Ejercicios:
1 > Según el texto sobre la advertencia de Eisenhower, ¿en qué país se derrocó el régimen de Jacobo Árbenz?
2 > Reanuda el texto sobre la advertencia de Eisenhower a partir de su última oración.

Texto:
Eisenhower advirtió que el creciente poder del complejo militar industrial norteamericano, que aumentó enormemente durante la Segunda Guerra Mundial y siguió magnificándose con la de Corea, amenazaba con secuestrar la democracia estadounidense.
Él, general en jefe de las tropas norteamericanas que intervinieron en la guerra contra el nazifascismo, estaba diciendo la verdad, y podía decirla sin temor a despertar la menor sospecha. El viejo Ike era un hombre de derecha, un sólido militante del partido republicano a quien nadie en su sano juicio podía acusar de tener veleidades de izquierda. Eisenhower era un probado anticomunista que llevó adelante, con sus colaboradores, el vicepresidente Richard Nixon y los hermanos John Foster y Allen Dulles, el derrocamiento del régimen progresista de Jacobo Árbenz en Guatemala y aprobó la agresión norteamericana por Bahía de Cochinos, llevada adelante por Nixon, con la CIA, para derribar la triunfante Revolución Cubana.
Eisenhower fue esencial para acabar con el régimen nacionalista de Mossadegh, en Irán, y el de Juan Domingo Perón en la Argentina.
El derechista general advertía contra ese peligro al abandonar la presidencia de Estados Unidos, cuando ya no tenía que atender los intereses de los poderosos. Al final de su presidencia, el general quería situarse, al fin, del lado de sus electores.
Aquella advertencia ha venido corroborándose desde entonces y se hace evidentísima en los últimos años.

Datos proporcionados:
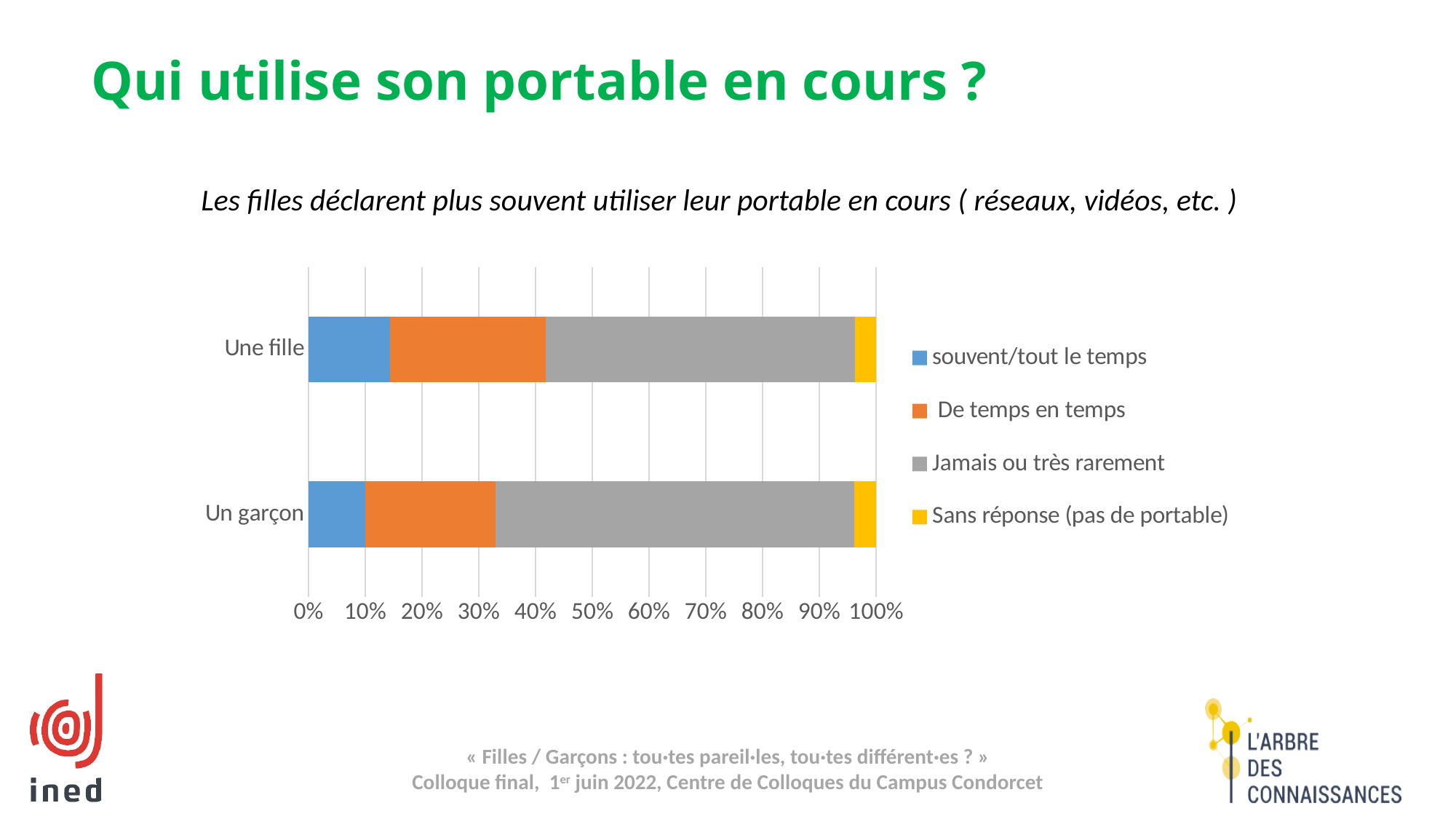
Is the 'De temps en temps' value for 'Une fille' greater or less than 20%? greater Is the 'Sans réponse (pas de portable)' value for 'Un garçon' greater or less than 10%? less Is the 'souvent/tout le temps' value for 'Une fille' greater or less than 10%? greater Which legend entry is shown in yellow? Sans réponse (pas de portable) What is the title of the slide containing the chart? Qui utilise son portable en cours ? Which category has the larger 'Jamais ou très rarement' segment, 'Une fille' or 'Un garçon'? Un garçon What kind of chart is shown on the slide? Stacked bar chart Which category has the larger 'De temps en temps' segment, 'Une fille' or 'Un garçon'? Une fille How many series does the chart legend list? 4 Which category has the larger 'souvent/tout le temps' segment, 'Une fille' or 'Un garçon'? Une fille How many categories are plotted on the y axis of the chart? 2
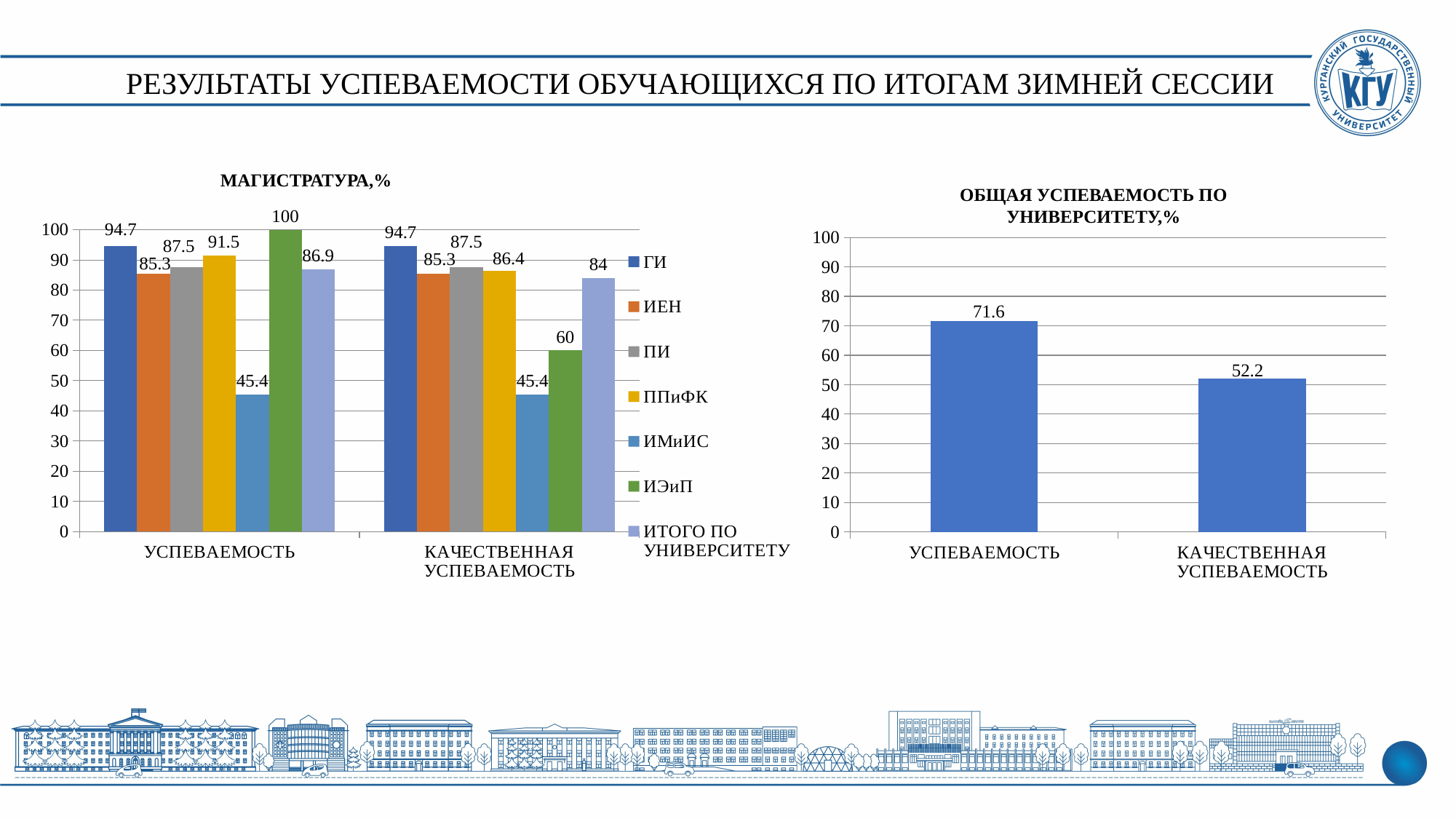
In the МАГИСТРАТУРА,% chart, which series has the highest value in the КАЧЕСТВЕННАЯ УСПЕВАЕМОСТЬ category? ГИ In the МАГИСТРАТУРА,% chart, what is the value for ИЭиП in the УСПЕВАЕМОСТЬ category? 100 How many series does the legend of the МАГИСТРАТУРА,% chart list? 7 What kind of chart is the МАГИСТРАТУРА,% chart? Bar chart In the ОБЩАЯ УСПЕВАЕМОСТЬ ПО УНИВЕРСИТЕТУ,% chart, what is the value for УСПЕВАЕМОСТЬ? 71.6 In the МАГИСТРАТУРА,% chart, what colour are the ИЭиП bars? Green How many categories are shown on the x axis of the ОБЩАЯ УСПЕВАЕМОСТЬ ПО УНИВЕРСИТЕТУ,% chart? 2 In the МАГИСТРАТУРА,% chart, what is the difference between the ИЭиП values for УСПЕВАЕМОСТЬ and КАЧЕСТВЕННАЯ УСПЕВАЕМОСТЬ? 40 In the МАГИСТРАТУРА,% chart, what is the value for ППиФК in the КАЧЕСТВЕННАЯ УСПЕВАЕМОСТЬ category? 86.4 In the МАГИСТРАТУРА,% chart, which is larger in the УСПЕВАЕМОСТЬ category: ППиФК or ИЕН? ППиФК In the МАГИСТРАТУРА,% chart, which series has the lowest value in the УСПЕВАЕМОСТЬ category? ИМиИС In the ОБЩАЯ УСПЕВАЕМОСТЬ ПО УНИВЕРСИТЕТУ,% chart, what is the difference between УСПЕВАЕМОСТЬ and КАЧЕСТВЕННАЯ УСПЕВАЕМОСТЬ? 19.4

Lista de respuestas:
1 > En Guatemala.

2 >
La OTAN –la Organización del Tratado del Atlántico Norte– fue fundada en abril de 1949 y, aunque se presentó como una organización que defendería a Occidente de la expansión militar de la URSS, apareció mucho antes de que se integrara el Pacto de Varsovia, en mayo de 1955. Que sus objetivos eran mucho más de dominación que defensivos, lo está probando el hecho de la supervivencia y el permanente fortalecimiento y crecimiento de esta alianza militar, pese a que el Pacto de Varsovia dejó de existir en 1991.
El complejo militar industrial es una poderosísima entidad productora de toda clase de armas que necesita de la constante expansión de la actividad bélica estadounidense y de sus aliados de la OTAN, que Estados Unidos lidera sin ninguna clase de duda.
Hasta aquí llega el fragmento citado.